>>
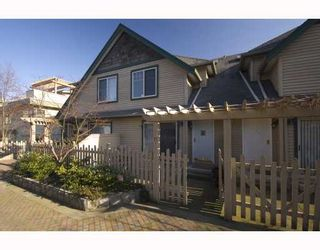 """Photo 2: 11 222 E 5TH Street in North_Vancouver: Lower Lonsdale Townhouse for sale in """"BURHAM COURT"""" (North Vancouver)  : MLS®# V698484"""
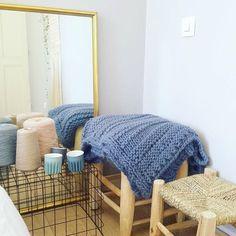 Hello!     J'ai reçu, il y a quelques semaines, la superbe laine Georgette en coloris denim de la marque Maille Name Is .   Cette laine t...
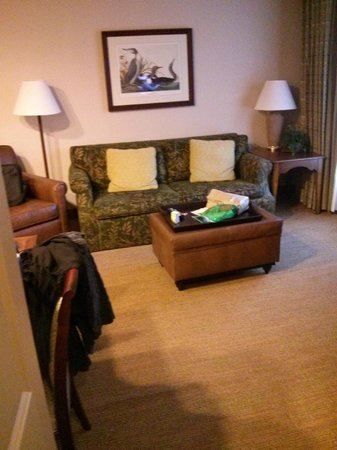 Homewood Suites by Hilton Richmond-West End: King Business room separate from Bedroom
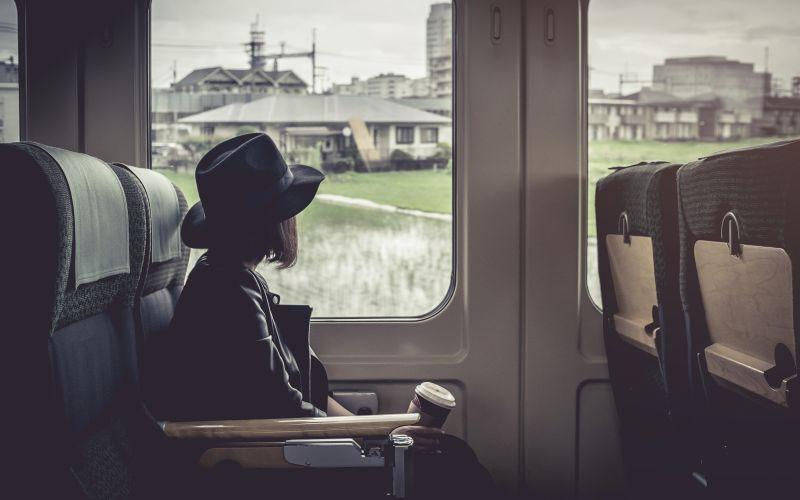 Žena s kávou vo vlaku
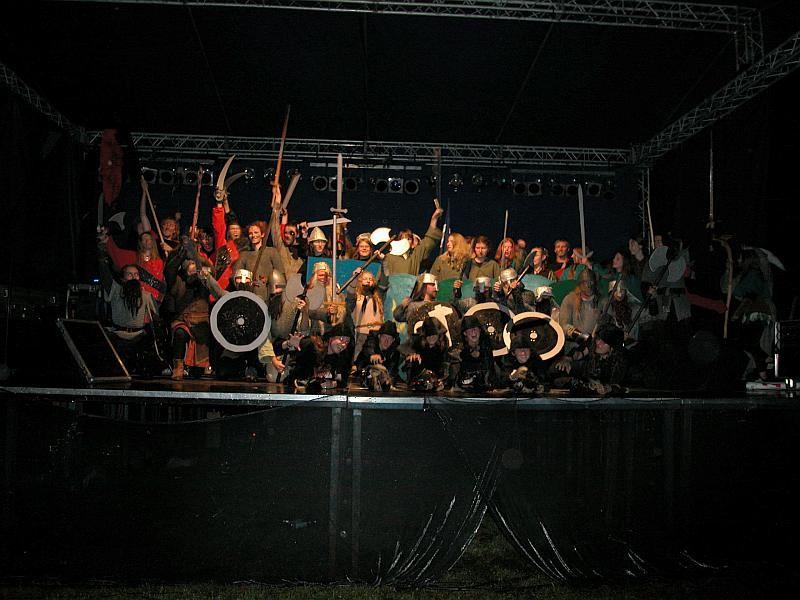 Zdjęcie grupowe z Tolk-Folk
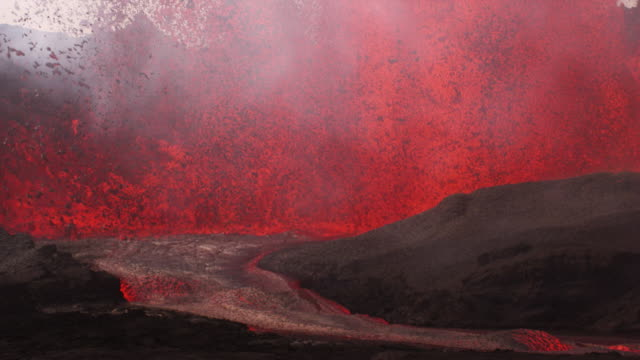bardarbunga : volcano eruption and lava flow (2014) - vulkanausbruch stock-videos und b-roll-filmmaterial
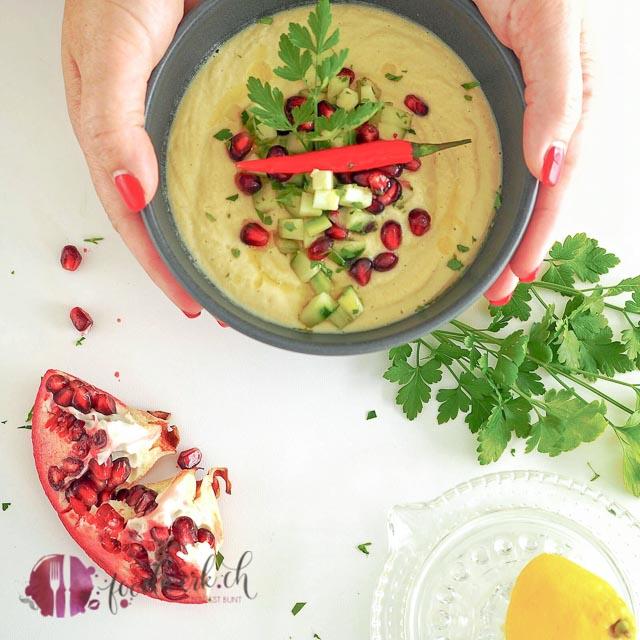 Die Hummus Suppe mit Granatapfel und Gurke mit einem Schuss Zitrone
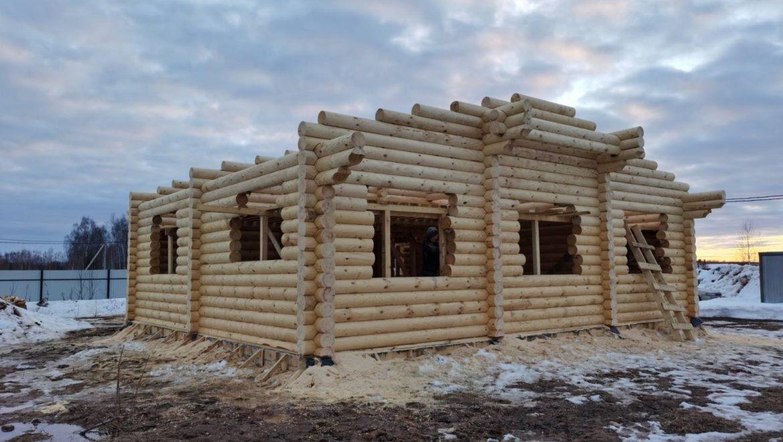 Завершены работы по возведению деревянного комплекта жилого дома из оцилиндрованного бревна в поселке Конохово (25.03.2021)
<<
◆ EXERCISE DIRECTIONS
Without the pictures, repeat every record above exactly as written.

◆ COMPLETED EXERCISE
 """Photo 2: 11 222 E 5TH Street in North_Vancouver: Lower Lonsdale Townhouse for sale in """"BURHAM COURT"""" (North Vancouver)  : MLS®# V698484"""
 Hello!     J'ai reçu, il y a quelques semaines, la superbe laine Georgette en coloris denim de la marque Maille Name Is .   Cette laine t...
 Homewood Suites by Hilton Richmond-West End: King Business room separate from Bedroom
 Žena s kávou vo vlaku
 Zdjęcie grupowe z Tolk-Folk
bardarbunga : volcano eruption and lava flow (2014) - vulkanausbruch stock-videos und b-roll-filmmaterial
 Die Hummus Suppe mit Granatapfel und Gurke mit einem Schuss Zitrone
 Завершены работы по возведению деревянного комплекта жилого дома из оцилиндрованного бревна в поселке Конохово (25.03.2021)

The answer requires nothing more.